Но даже с этой важной оговоркой нельзя не признать некоторую односторонность самой транзитологической оптики, присущие ей универсализм и идеологичность, которые проявляются в склонности так или иначе соотносить все политические процессы в "переходных" обществах с перспективой (пусть даже весьма отдаленной) их транзита к демократии. Лучшее доказательство этому - сам факт априорного включения постсоветских стран в начале 1990-х годов в "третью волну" глобальной демократизации [26, р. 300]. Такое очевидное расхождение между теорией и реальностью и стало главной причиной разочарования в транзитологической парадигме со стороны значительной части исследователей.

Развернутый ответ на вопрос о том, почему режимные трансформации в бывшем СССР не привели к строительству успешных демократий, выходит за рамки данного аналитического обзора. Поэтому автор должен, с одной стороны, ограничиться лишь выражением солидарности с теми коллегами, которые полагают, что специфика постсоветских политических реалий сформирована прежде всего по- литэкономическими факторами [26], а именно: периферийным характером постсоветских государств, слабостью среднего класса, отсутствием организованных социальных сил, которые могли бы выступить в публичном поле со своей повесткой, феноменом "власти-собственности", рентным характером многих постсоветских экономик и т. д. С другой стороны, невозможно полностью игнорировать и то, что обычно называют "историческим наследием" (path dependence) [27]. В этом смысле параллели между латиноамериканским и постсоветским политическим развитием, которые, кстати, любят проводить транзитологи, не всегда кажутся удачными. В странах Латинской Америки в начальной фазе политического транзита, как правило, уже существовали институты рыночной экономики, а также определенная инфраструктура гражданского общества и элементы демократии - от многопартийности (в Уругвае, Чили, Мексике) до независимых профсоюзов, органов местного самоуправления, гражданских организаций и социальных движений. Поэтому латиноамериканские диктатуры трудно сравнивать с советским режимом, где отсутствовал институт частной собственности, какие-либо структуры гражданского общества, а у населения вовсе не было навыков самостоятельных коллективных действий. Кроме того, многие страны бывшего СССР не имели опыта независимой государственности и должны были после 1991 г. одновременно заниматься государство- и нациестроительством. В такой ситуации вряд ли стоит удивляться провалу демократического вектора постсоветских режимных трансформаций.

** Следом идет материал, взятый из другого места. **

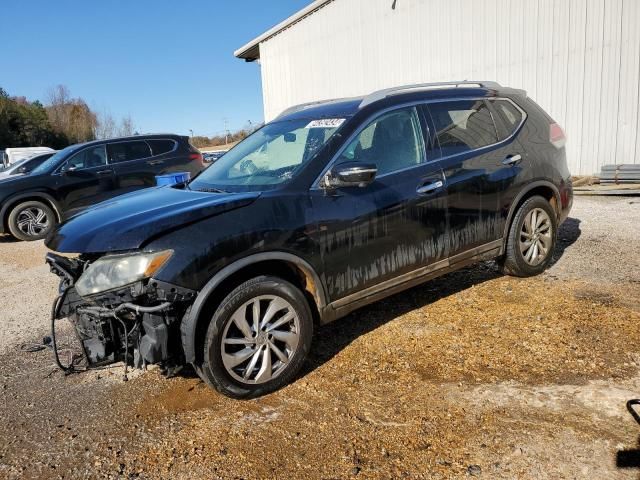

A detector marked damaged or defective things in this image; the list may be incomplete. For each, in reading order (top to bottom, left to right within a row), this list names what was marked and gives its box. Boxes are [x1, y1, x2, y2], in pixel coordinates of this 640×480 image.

damaged front end [46, 251, 195, 378]
front bumper damage [46, 253, 196, 376]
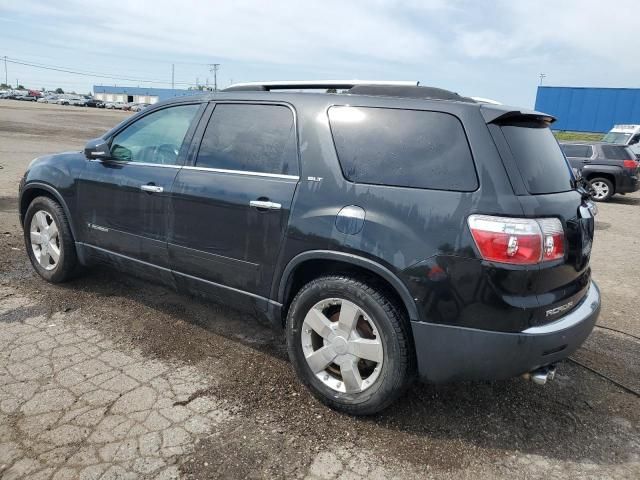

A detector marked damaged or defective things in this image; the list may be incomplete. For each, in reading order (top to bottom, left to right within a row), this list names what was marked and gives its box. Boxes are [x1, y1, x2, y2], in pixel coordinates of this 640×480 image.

cracked asphalt [0, 99, 636, 478]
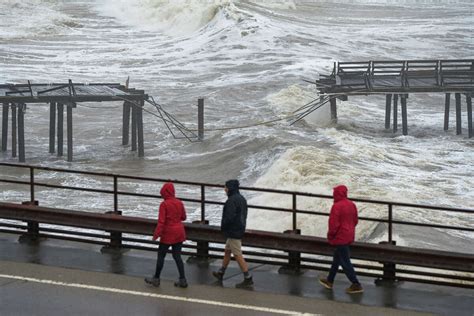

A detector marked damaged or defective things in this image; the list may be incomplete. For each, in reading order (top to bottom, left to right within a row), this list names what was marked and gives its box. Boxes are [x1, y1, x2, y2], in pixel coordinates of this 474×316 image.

damaged wooden pier [0, 81, 148, 162]
damaged wooden pier [314, 59, 474, 137]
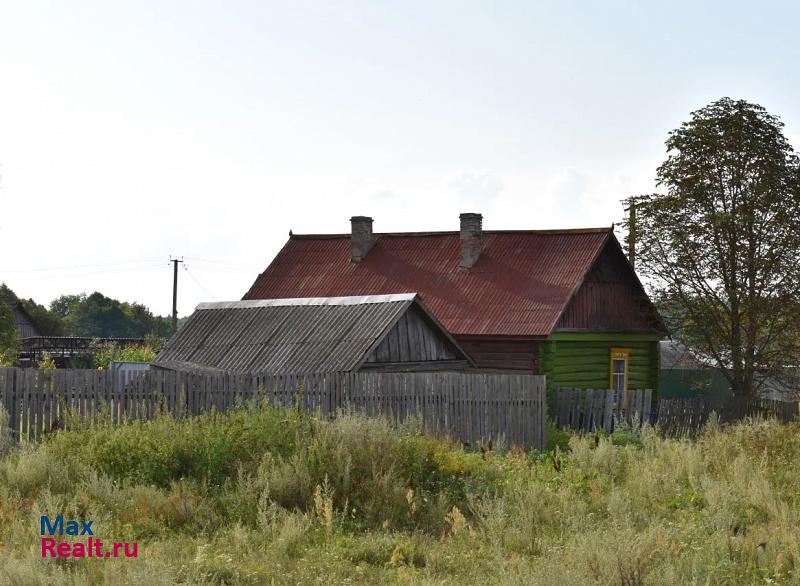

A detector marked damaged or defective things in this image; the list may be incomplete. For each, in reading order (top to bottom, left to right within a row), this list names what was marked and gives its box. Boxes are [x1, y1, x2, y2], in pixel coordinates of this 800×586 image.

rusty corrugated roof [153, 294, 472, 372]
rusty corrugated roof [244, 229, 612, 336]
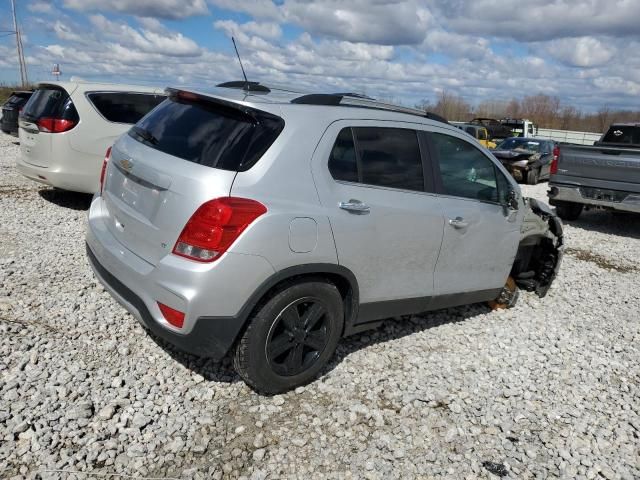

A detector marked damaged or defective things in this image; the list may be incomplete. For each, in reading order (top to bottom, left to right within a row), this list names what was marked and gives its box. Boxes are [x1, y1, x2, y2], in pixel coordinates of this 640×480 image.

damaged front fender [512, 198, 564, 296]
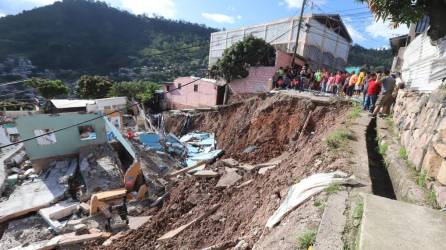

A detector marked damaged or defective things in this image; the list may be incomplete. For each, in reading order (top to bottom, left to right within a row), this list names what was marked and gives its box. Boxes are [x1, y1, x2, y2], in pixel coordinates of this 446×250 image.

broken concrete slab [0, 159, 76, 224]
broken concrete slab [38, 201, 79, 232]
broken concrete slab [79, 145, 124, 195]
broken concrete slab [215, 170, 240, 188]
broken concrete slab [314, 192, 348, 249]
broken concrete slab [358, 194, 446, 249]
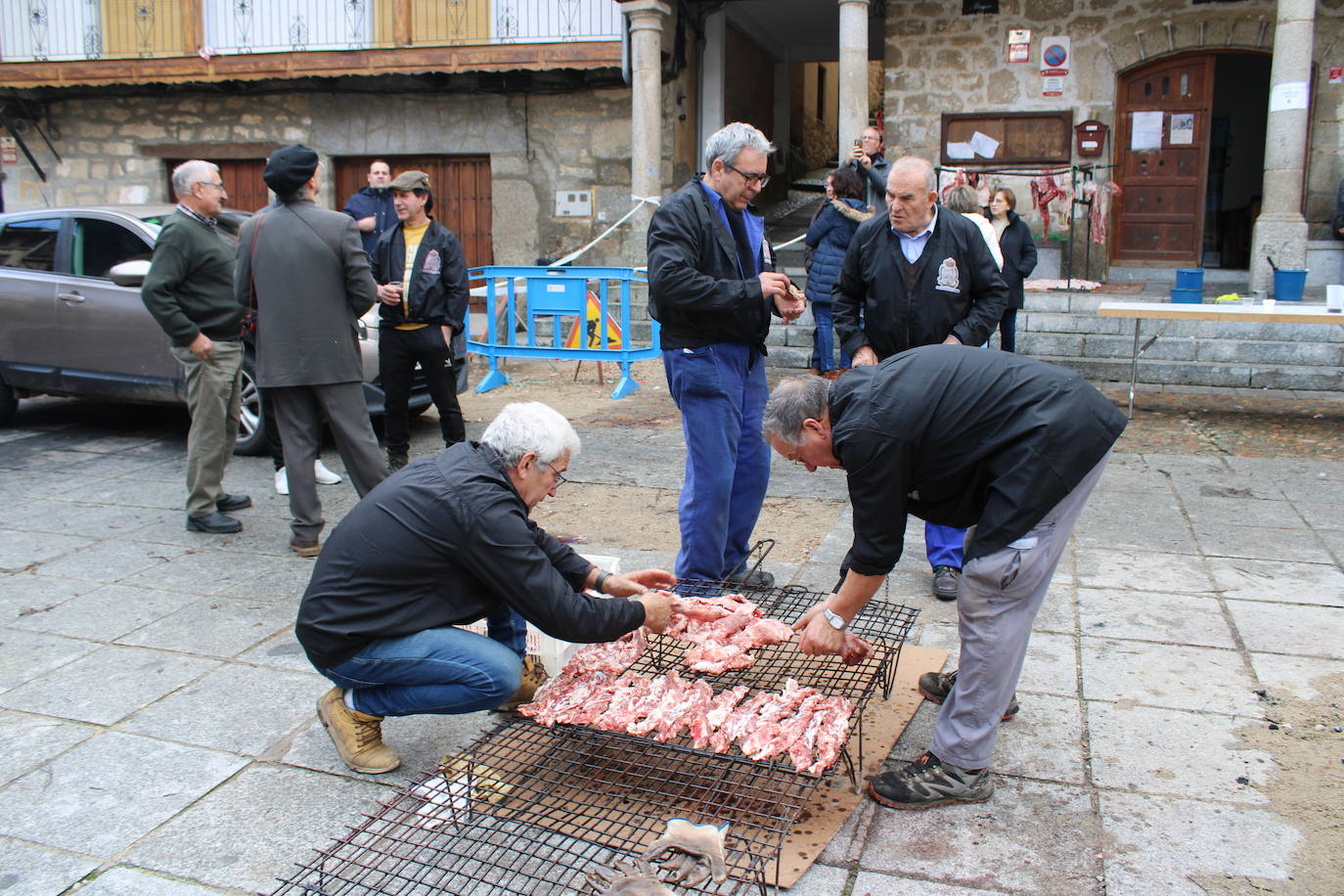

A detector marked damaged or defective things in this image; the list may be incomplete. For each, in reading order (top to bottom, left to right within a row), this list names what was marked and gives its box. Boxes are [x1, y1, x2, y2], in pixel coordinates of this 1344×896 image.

rusty wire grid [270, 720, 817, 896]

Но коль скоро политическое развитие постсоветского пространства не вписывается в логику доминировавших ранее транзитологических схем, то как его тогда описывать? Первый вариант, который напрашивается, - сказать, что никакого движения вовсе не было, второй - что транзит изначально пошел в какую-то иную сторону. Рассмотрим поочередно эти две концептуальные альтернативы.

Никакого перехода

Целый ряд авторов полагают, что события, связанные с кризисом и распадом советской системы, не повлекли за собой становления какой-то принципиально иной политической реальности, следовательно, говорить о транзите применительно к постсоветским обществам вообще не представляется возможным. Так, Г. Дер- лугьян доказывает, что после 1991 г. мы являемся свидетелями не возникновения новой социальности, а всего лишь "цикла вырождения" старой советской системы. Сам он предлагает использовать в данном случае термин "инволюция", понимая под ним "процесс, ведущий к усыханию, сегментации и ослаблению жизнедеятельности исторической системы вместо реального изменения ее организации" [28, с. 24]. "Банкротство" советской системы привело к ее распаду и разделу между "бюрократическими корпорациями" по границам союзных республик, в ходе этого процесса "номенклатурные клики" оставили ненужную им теперь коммунистическую идеологию, заодно присвоив "риторику и символы тех, кто бросал им вызов" (имеется в виду демократическая и националистическая оппозиция), а также инкорпорировав некоторых из оппозиционеров в свой состав. Таким образом, постсоветские государства представляют собой "прежний СССР, лишь меньший по размерам и худший [по качеству]", - они стоят на тех же институциональных опорах (администрация президента как аналог советского ЦК, "квазиполитбюро из доверенных царедворцев", спецслужбы, выполняющие привычную роль опоры режима, и т. д.); используют ту же модель управления, основанную на "запутанной системе бюрократических сдержек и противовесов"; в случае России мы видим еще и достаточно быстрое (с конца 1993 г.) обращение правящей элиты к "традиционным имперским идеологии и стратегии" [28, с. 24-25].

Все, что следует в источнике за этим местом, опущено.